6. Jurisprudence récente et évolution 2025-2026
Plusieurs décisions marquantes ont précisé l’étendue de l’obligation. L’arrêt de la Cour de cassation du 12 février 2026 (n° 25-80.123) a jugé que l’employeur ne peut pas se contenter de renvoyer le salarié vers le CSE ou la médecine du travail : il doit personnellement s’assurer de la dénonciation. Un autre arrêt (CA Paris, 10 mars 2026) a condamné un employeur pour n’avoir pas dénoncé des faits de harcèlement moral après une enquête interne concluant à des « tensions relationnelles ». Le tribunal a estimé que l’employeur avait minimisé les faits.
La tendance jurisprudentielle est claire : l’employeur doit agir en amont et ne peut plus se cacher derrière une pseudo-neutralité. En 2026, le silence vaut complicité passive.
Évolution législative : loi du 31 mars 2025
Cette loi a inséré un nouvel alinéa à l’article L. 1152-5 du Code du travail : « L’employeur qui a connaissance de faits de harcèlement moral est tenu d’en informer sans délai le procureur de la République, sauf si la victime s’y oppose expressément et par écrit. » Cette disposition renforce l’autonomie de la victime tout en maintenant une obligation de résultat.
7. Articulation avec le règlement intérieur et le CSE
Le règlement intérieur doit prévoir une procédure de signalement interne. Le CSE est consulté sur les mesures de prévention. En 2026, l’employeur est tenu de former les membres du CSE à la détection du harcèlement. Si le CSE transmet un signalement à l’employeur, ce dernier doit dénoncer aux autorités dans un délai de 5 jours ouvrés, sous peine de se voir retirer la délégation de pouvoir.
8. Recommandations et checklist pour les employeurs
Pour être en conformité avec l’obligation employeur denonciation harcelement en 2026, suivez ces étapes :
- 1. Adopter une politique de tolérance zéro et la diffuser dans l’entreprise.
- 2. Désigner un référent harcèlement (obligatoire depuis 2024).
- 3. Mettre en place une procédure d’enquête interne confidentielle et impartiale.
- 4. Former les managers et les RH à la détection et à la dénonciation.
- 5. En cas de signalement crédible, enquêter sous 48h et, si les faits sont avérés, saisir le procureur.
- 6. Documenter chaque étape pour prouver votre diligence.
- 7. Informer la victime de vos démarches (sauf danger).
- 8. Consulter un avocat avant de dénoncer pour éviter tout risque de diffamation.
L’employeur qui agit avec transparence et rigueur se protège lui-même.
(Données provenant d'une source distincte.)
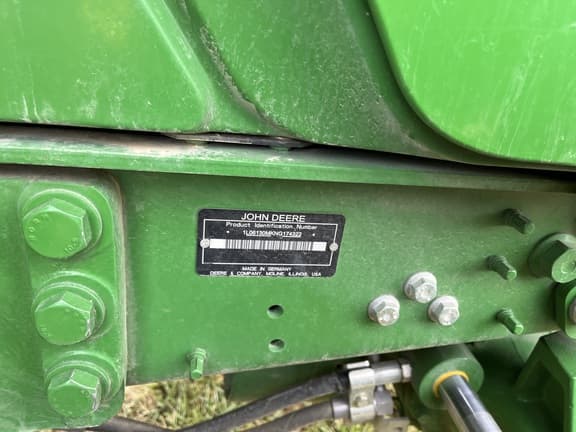 Image of John Deere 6130M equipment image 1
La dénonciation n’est pas une trahison, mais un acte de responsabilité.
📜 Textes applicables (version 2026)
- Code du travail : art. L. 1152-1 à L. 1152-6 (harcèlement moral) ; art. L. 1153-1 à L. 1153-7 (harcèlement sexuel) ; art. L. 4121-1 (obligation de sécurité).
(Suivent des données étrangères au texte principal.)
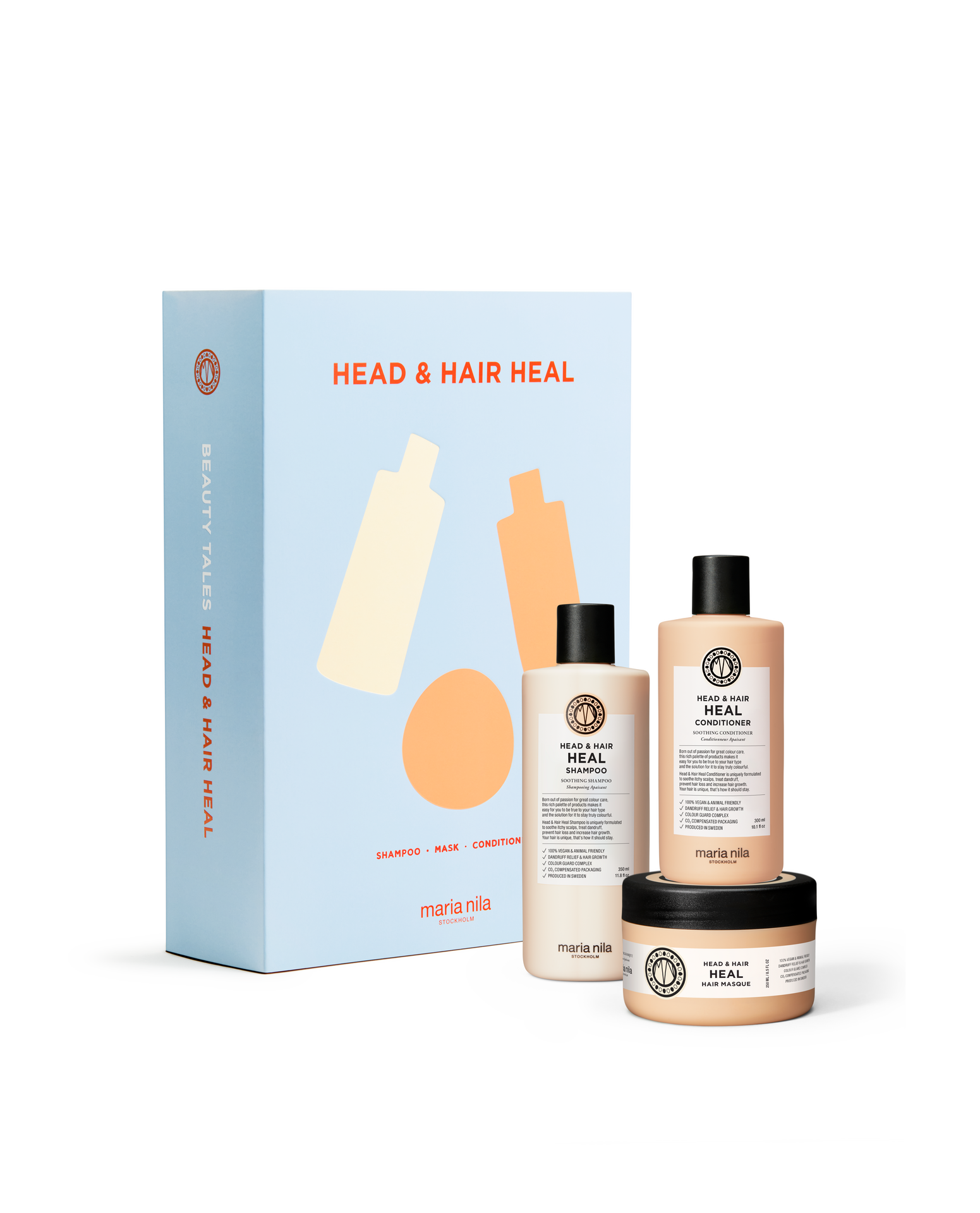 „Heal Beauty Box“ – Maria Nila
- Code pénal : art. 222-33 (harcèlement sexuel) ; art. 222-33-2 (harcèlement moral) ; art. 434-1 (non-dénonciation de délit).
- Loi n° 2025-312 du 31 mars 2025 relative au renforcement de la lutte contre les violences au travail.
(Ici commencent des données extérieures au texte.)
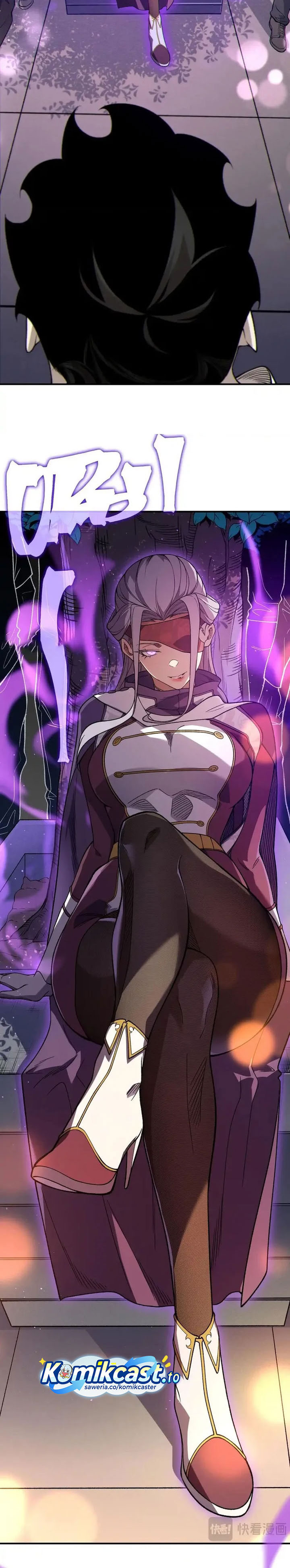 Demon Evolution Chapter 127 Gambar 9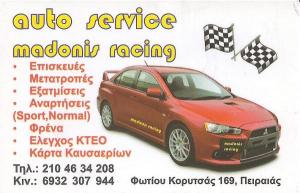 Madonis Racing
- Loi n° 2016-1691 du 9 décembre 2016 (Sapin II) modifiée, relative aux lanceurs d’alerte.
- Décret n° 2025-1180 du 15 décembre 2025 : procédure de signalement externe obligatoire.
📌 Points essentiels à retenir
- L’employeur a une obligation légale de dénoncer tout fait de harcèlement moral ou sexuel dont il a connaissance.
- Le non-respect expose à des sanctions pénales (jusqu’à 5 ans de prison) et civiles (dommages et intérêts).
- La dénonciation doit être faite sans délai au procureur de la République, par écrit.
- L’employeur de bonne foi est protégé par le statut de lanceur d’alerte.
- Mettez en place une procédure interne claire et formez vos équipes.
- La jurisprudence 2026 renforce la responsabilité personnelle du dirigeant.